=== WHAT NEEDS TO BE DONE ===
Please reproduce every record exactly as written, leaving out the pictures.

[Plain-text document sources]
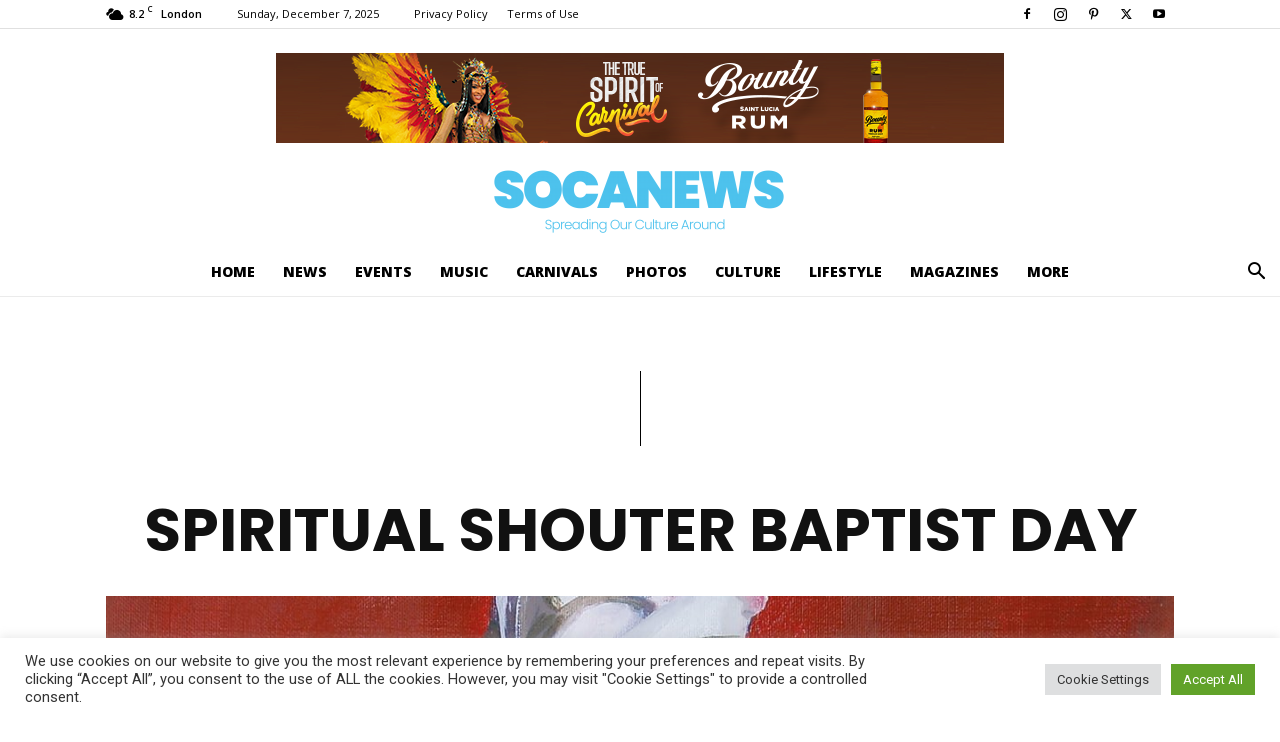

--- FILE ---
content_type: text/css
request_url: https://socanews.com/wp-content/plugins/ap-plugin-scripteo/frontend/css/block-1068--250.css?ver=6.9
body_size: -85
content:

/* -- START -- Reset */
#bsa-block-1068--250 h3,
#bsa-block-1068--250 a,
#bsa-block-1068--250 img,
#bsa-block-1068--250 span,
#bsa-block-1068--250 p {
	margin: 0;
	padding: 0;
	border: 0;
	border-radius: 0;
	-webkit-box-shadow: none;
	-moz-box-shadow: none;
	box-shadow: none;
	text-decoration: none;
	line-height: 1.25;
}
/* -- END -- Reset */


/* -- START -- TEMPLATE */
#bsa-block-1068--250.apPluginContainer .bsaProItem,
#bsa-block-1068--250 .bsaProItemInner__thumb,
#bsa-block-1068--250 .bsaProAnimateThumb {
	max-width: 1068px;
	max-height: 250px;
	aspect-ratio: 1068/250;
}

#bsa-block-1068--250 .bsaProAnimateThumb {
	position: relative;
	width: 100%;
	height: 250px;
}

#bsa-block-1068--250 .bsaProAnimateThumb:before{
	content: "";
	display: block;
}

#bsa-block-1068--250 .bsaProItemInner__img {
	height: 100%;
}

#bsa-block-1068--250 .bsaProItemInner__img {
	position:  absolute;
	width: 100%;
	max-width: 1068px;
	height: 100%;
	max-height: 250px;
	top: 0;
	left: 0;
	bottom: 0;
	right: 0;
	background-size: 100%;
	background-repeat: no-repeat;
}
/* -- END -- TEMPLATE */

--- FILE ---
content_type: text/css
request_url: https://socanews.com/wp-content/plugins/ap-plugin-scripteo/frontend/css/block-300--375.css?ver=6.9
body_size: -92
content:

/* -- START -- Reset */
#bsa-block-300--375 h3,
#bsa-block-300--375 a,
#bsa-block-300--375 img,
#bsa-block-300--375 span,
#bsa-block-300--375 p {
	margin: 0;
	padding: 0;
	border: 0;
	border-radius: 0;
	-webkit-box-shadow: none;
	-moz-box-shadow: none;
	box-shadow: none;
	text-decoration: none;
	line-height: 1.25;
}
/* -- END -- Reset */


/* -- START -- TEMPLATE */
#bsa-block-300--375.apPluginContainer .bsaProItem,
#bsa-block-300--375 .bsaProItemInner__thumb,
#bsa-block-300--375 .bsaProAnimateThumb {
	max-width: 300px;
	max-height: 375px;
	aspect-ratio: 300/375;
}

#bsa-block-300--375 .bsaProAnimateThumb {
	position: relative;
	width: 100%;
	height: 375px;
}

#bsa-block-300--375 .bsaProAnimateThumb:before{
	content: "";
	display: block;
}

#bsa-block-300--375 .bsaProItemInner__img {
	height: 100%;
}

#bsa-block-300--375 .bsaProItemInner__img {
	position:  absolute;
	width: 100%;
	max-width: 300px;
	height: 100%;
	max-height: 375px;
	top: 0;
	left: 0;
	bottom: 0;
	right: 0;
	background-size: 100%;
	background-repeat: no-repeat;
}
/* -- END -- TEMPLATE */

=== RESULT ===
--- FILE ---
content_type: text/css
request_url: https://socanews.com/wp-content/plugins/ap-plugin-scripteo/frontend/css/block-1068--250.css?ver=6.9
body_size: -85
content:

/* -- START -- Reset */
#bsa-block-1068--250 h3,
#bsa-block-1068--250 a,
#bsa-block-1068--250 img,
#bsa-block-1068--250 span,
#bsa-block-1068--250 p {
	margin: 0;
	padding: 0;
	border: 0;
	border-radius: 0;
	-webkit-box-shadow: none;
	-moz-box-shadow: none;
	box-shadow: none;
	text-decoration: none;
	line-height: 1.25;
}
/* -- END -- Reset */


/* -- START -- TEMPLATE */
#bsa-block-1068--250.apPluginContainer .bsaProItem,
#bsa-block-1068--250 .bsaProItemInner__thumb,
#bsa-block-1068--250 .bsaProAnimateThumb {
	max-width: 1068px;
	max-height: 250px;
	aspect-ratio: 1068/250;
}

#bsa-block-1068--250 .bsaProAnimateThumb {
	position: relative;
	width: 100%;
	height: 250px;
}

#bsa-block-1068--250 .bsaProAnimateThumb:before{
	content: "";
	display: block;
}

#bsa-block-1068--250 .bsaProItemInner__img {
	height: 100%;
}

#bsa-block-1068--250 .bsaProItemInner__img {
	position:  absolute;
	width: 100%;
	max-width: 1068px;
	height: 100%;
	max-height: 250px;
	top: 0;
	left: 0;
	bottom: 0;
	right: 0;
	background-size: 100%;
	background-repeat: no-repeat;
}
/* -- END -- TEMPLATE */

--- FILE ---
content_type: text/css
request_url: https://socanews.com/wp-content/plugins/ap-plugin-scripteo/frontend/css/block-300--375.css?ver=6.9
body_size: -92
content:

/* -- START -- Reset */
#bsa-block-300--375 h3,
#bsa-block-300--375 a,
#bsa-block-300--375 img,
#bsa-block-300--375 span,
#bsa-block-300--375 p {
	margin: 0;
	padding: 0;
	border: 0;
	border-radius: 0;
	-webkit-box-shadow: none;
	-moz-box-shadow: none;
	box-shadow: none;
	text-decoration: none;
	line-height: 1.25;
}
/* -- END -- Reset */


/* -- START -- TEMPLATE */
#bsa-block-300--375.apPluginContainer .bsaProItem,
#bsa-block-300--375 .bsaProItemInner__thumb,
#bsa-block-300--375 .bsaProAnimateThumb {
	max-width: 300px;
	max-height: 375px;
	aspect-ratio: 300/375;
}

#bsa-block-300--375 .bsaProAnimateThumb {
	position: relative;
	width: 100%;
	height: 375px;
}

#bsa-block-300--375 .bsaProAnimateThumb:before{
	content: "";
	display: block;
}

#bsa-block-300--375 .bsaProItemInner__img {
	height: 100%;
}

#bsa-block-300--375 .bsaProItemInner__img {
	position:  absolute;
	width: 100%;
	max-width: 300px;
	height: 100%;
	max-height: 375px;
	top: 0;
	left: 0;
	bottom: 0;
	right: 0;
	background-size: 100%;
	background-repeat: no-repeat;
}
/* -- END -- TEMPLATE */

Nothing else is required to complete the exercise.